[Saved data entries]
- - -

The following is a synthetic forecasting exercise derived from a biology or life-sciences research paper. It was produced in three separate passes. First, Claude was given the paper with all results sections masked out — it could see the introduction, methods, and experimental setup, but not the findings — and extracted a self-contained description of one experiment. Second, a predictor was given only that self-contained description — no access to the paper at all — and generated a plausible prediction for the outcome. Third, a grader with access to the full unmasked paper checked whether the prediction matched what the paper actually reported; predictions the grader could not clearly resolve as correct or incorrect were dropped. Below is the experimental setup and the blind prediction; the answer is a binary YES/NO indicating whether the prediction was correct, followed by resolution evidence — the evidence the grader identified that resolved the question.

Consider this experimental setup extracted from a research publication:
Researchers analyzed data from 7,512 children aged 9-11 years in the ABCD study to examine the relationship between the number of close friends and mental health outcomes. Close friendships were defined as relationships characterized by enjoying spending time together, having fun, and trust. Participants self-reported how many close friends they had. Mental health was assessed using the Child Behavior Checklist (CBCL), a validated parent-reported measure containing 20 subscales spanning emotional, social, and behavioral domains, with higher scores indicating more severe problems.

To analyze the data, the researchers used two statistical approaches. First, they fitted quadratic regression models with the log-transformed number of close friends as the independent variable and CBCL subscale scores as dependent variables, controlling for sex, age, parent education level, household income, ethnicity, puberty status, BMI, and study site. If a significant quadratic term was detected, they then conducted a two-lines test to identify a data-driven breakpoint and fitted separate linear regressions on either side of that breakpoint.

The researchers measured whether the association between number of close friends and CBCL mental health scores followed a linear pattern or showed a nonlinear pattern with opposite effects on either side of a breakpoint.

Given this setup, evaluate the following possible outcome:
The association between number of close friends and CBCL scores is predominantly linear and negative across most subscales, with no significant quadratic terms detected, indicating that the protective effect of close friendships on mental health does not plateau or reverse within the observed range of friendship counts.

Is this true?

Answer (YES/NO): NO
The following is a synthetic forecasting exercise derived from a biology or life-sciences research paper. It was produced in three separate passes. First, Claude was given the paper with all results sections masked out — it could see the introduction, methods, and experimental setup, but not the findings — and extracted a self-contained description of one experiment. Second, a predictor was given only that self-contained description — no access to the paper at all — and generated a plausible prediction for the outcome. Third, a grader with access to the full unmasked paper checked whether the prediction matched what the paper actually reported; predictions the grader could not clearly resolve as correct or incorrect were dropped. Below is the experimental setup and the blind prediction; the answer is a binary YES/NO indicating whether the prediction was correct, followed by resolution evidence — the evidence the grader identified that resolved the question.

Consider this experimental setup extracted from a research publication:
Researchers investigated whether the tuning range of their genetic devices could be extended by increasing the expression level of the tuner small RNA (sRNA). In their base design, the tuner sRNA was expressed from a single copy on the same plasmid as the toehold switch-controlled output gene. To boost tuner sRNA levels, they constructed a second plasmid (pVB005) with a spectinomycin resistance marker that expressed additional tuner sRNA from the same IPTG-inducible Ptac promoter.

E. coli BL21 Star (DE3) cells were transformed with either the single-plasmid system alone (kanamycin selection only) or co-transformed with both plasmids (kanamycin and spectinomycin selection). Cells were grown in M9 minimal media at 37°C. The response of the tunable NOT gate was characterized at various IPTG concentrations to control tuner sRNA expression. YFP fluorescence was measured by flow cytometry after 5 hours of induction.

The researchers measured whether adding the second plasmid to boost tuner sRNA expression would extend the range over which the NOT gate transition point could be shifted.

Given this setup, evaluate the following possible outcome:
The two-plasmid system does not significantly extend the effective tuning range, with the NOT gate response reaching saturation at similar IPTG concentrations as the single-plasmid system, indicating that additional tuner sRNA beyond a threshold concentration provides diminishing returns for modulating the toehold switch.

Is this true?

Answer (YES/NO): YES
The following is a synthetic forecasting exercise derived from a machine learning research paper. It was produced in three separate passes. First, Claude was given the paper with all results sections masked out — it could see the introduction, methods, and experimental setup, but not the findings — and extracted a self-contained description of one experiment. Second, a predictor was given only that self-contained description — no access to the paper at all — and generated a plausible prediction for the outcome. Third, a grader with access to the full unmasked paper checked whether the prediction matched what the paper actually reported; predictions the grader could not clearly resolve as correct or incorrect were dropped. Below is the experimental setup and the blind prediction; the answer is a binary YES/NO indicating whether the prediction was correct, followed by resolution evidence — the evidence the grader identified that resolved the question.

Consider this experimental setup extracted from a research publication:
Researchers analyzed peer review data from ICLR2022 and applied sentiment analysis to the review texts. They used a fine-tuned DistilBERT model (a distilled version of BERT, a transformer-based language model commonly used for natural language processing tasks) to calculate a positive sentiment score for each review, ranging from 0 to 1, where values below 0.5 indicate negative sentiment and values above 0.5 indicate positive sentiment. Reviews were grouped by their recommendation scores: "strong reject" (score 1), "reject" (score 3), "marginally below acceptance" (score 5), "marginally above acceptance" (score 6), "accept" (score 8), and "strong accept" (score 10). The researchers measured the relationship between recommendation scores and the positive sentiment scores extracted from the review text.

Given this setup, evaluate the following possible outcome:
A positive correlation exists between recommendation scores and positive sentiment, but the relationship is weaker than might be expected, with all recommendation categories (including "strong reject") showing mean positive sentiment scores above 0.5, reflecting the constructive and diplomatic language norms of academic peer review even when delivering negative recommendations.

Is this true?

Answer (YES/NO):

- - -

PROBLEM REQUIREMENTS: Using the entries above, print each one again without any alteration.

RESULT:
The following is a synthetic forecasting exercise derived from a biology or life-sciences research paper. It was produced in three separate passes. First, Claude was given the paper with all results sections masked out — it could see the introduction, methods, and experimental setup, but not the findings — and extracted a self-contained description of one experiment. Second, a predictor was given only that self-contained description — no access to the paper at all — and generated a plausible prediction for the outcome. Third, a grader with access to the full unmasked paper checked whether the prediction matched what the paper actually reported; predictions the grader could not clearly resolve as correct or incorrect were dropped. Below is the experimental setup and the blind prediction; the answer is a binary YES/NO indicating whether the prediction was correct, followed by resolution evidence — the evidence the grader identified that resolved the question.

Consider this experimental setup extracted from a research publication:
Researchers analyzed data from 7,512 children aged 9-11 years in the ABCD study to examine the relationship between the number of close friends and mental health outcomes. Close friendships were defined as relationships characterized by enjoying spending time together, having fun, and trust. Participants self-reported how many close friends they had. Mental health was assessed using the Child Behavior Checklist (CBCL), a validated parent-reported measure containing 20 subscales spanning emotional, social, and behavioral domains, with higher scores indicating more severe problems.

To analyze the data, the researchers used two statistical approaches. First, they fitted quadratic regression models with the log-transformed number of close friends as the independent variable and CBCL subscale scores as dependent variables, controlling for sex, age, parent education level, household income, ethnicity, puberty status, BMI, and study site. If a significant quadratic term was detected, they then conducted a two-lines test to identify a data-driven breakpoint and fitted separate linear regressions on either side of that breakpoint.

The researchers measured whether the association between number of close friends and CBCL mental health scores followed a linear pattern or showed a nonlinear pattern with opposite effects on either side of a breakpoint.

Given this setup, evaluate the following possible outcome:
The association between number of close friends and CBCL scores is predominantly linear and negative across most subscales, with no significant quadratic terms detected, indicating that the protective effect of close friendships on mental health does not plateau or reverse within the observed range of friendship counts.

Is this true?

Answer (YES/NO): NO
The following is a synthetic forecasting exercise derived from a biology or life-sciences research paper. It was produced in three separate passes. First, Claude was given the paper with all results sections masked out — it could see the introduction, methods, and experimental setup, but not the findings — and extracted a self-contained description of one experiment. Second, a predictor was given only that self-contained description — no access to the paper at all — and generated a plausible prediction for the outcome. Third, a grader with access to the full unmasked paper checked whether the prediction matched what the paper actually reported; predictions the grader could not clearly resolve as correct or incorrect were dropped. Below is the experimental setup and the blind prediction; the answer is a binary YES/NO indicating whether the prediction was correct, followed by resolution evidence — the evidence the grader identified that resolved the question.

Consider this experimental setup extracted from a research publication:
Researchers investigated whether the tuning range of their genetic devices could be extended by increasing the expression level of the tuner small RNA (sRNA). In their base design, the tuner sRNA was expressed from a single copy on the same plasmid as the toehold switch-controlled output gene. To boost tuner sRNA levels, they constructed a second plasmid (pVB005) with a spectinomycin resistance marker that expressed additional tuner sRNA from the same IPTG-inducible Ptac promoter.

E. coli BL21 Star (DE3) cells were transformed with either the single-plasmid system alone (kanamycin selection only) or co-transformed with both plasmids (kanamycin and spectinomycin selection). Cells were grown in M9 minimal media at 37°C. The response of the tunable NOT gate was characterized at various IPTG concentrations to control tuner sRNA expression. YFP fluorescence was measured by flow cytometry after 5 hours of induction.

The researchers measured whether adding the second plasmid to boost tuner sRNA expression would extend the range over which the NOT gate transition point could be shifted.

Given this setup, evaluate the following possible outcome:
The two-plasmid system does not significantly extend the effective tuning range, with the NOT gate response reaching saturation at similar IPTG concentrations as the single-plasmid system, indicating that additional tuner sRNA beyond a threshold concentration provides diminishing returns for modulating the toehold switch.

Is this true?

Answer (YES/NO): YES
The following is a synthetic forecasting exercise derived from a machine learning research paper. It was produced in three separate passes. First, Claude was given the paper with all results sections masked out — it could see the introduction, methods, and experimental setup, but not the findings — and extracted a self-contained description of one experiment. Second, a predictor was given only that self-contained description — no access to the paper at all — and generated a plausible prediction for the outcome. Third, a grader with access to the full unmasked paper checked whether the prediction matched what the paper actually reported; predictions the grader could not clearly resolve as correct or incorrect were dropped. Below is the experimental setup and the blind prediction; the answer is a binary YES/NO indicating whether the prediction was correct, followed by resolution evidence — the evidence the grader identified that resolved the question.

Consider this experimental setup extracted from a research publication:
Researchers analyzed peer review data from ICLR2022 and applied sentiment analysis to the review texts. They used a fine-tuned DistilBERT model (a distilled version of BERT, a transformer-based language model commonly used for natural language processing tasks) to calculate a positive sentiment score for each review, ranging from 0 to 1, where values below 0.5 indicate negative sentiment and values above 0.5 indicate positive sentiment. Reviews were grouped by their recommendation scores: "strong reject" (score 1), "reject" (score 3), "marginally below acceptance" (score 5), "marginally above acceptance" (score 6), "accept" (score 8), and "strong accept" (score 10). The researchers measured the relationship between recommendation scores and the positive sentiment scores extracted from the review text.

Given this setup, evaluate the following possible outcome:
A positive correlation exists between recommendation scores and positive sentiment, but the relationship is weaker than might be expected, with all recommendation categories (including "strong reject") showing mean positive sentiment scores above 0.5, reflecting the constructive and diplomatic language norms of academic peer review even when delivering negative recommendations.

Is this true?

Answer (YES/NO):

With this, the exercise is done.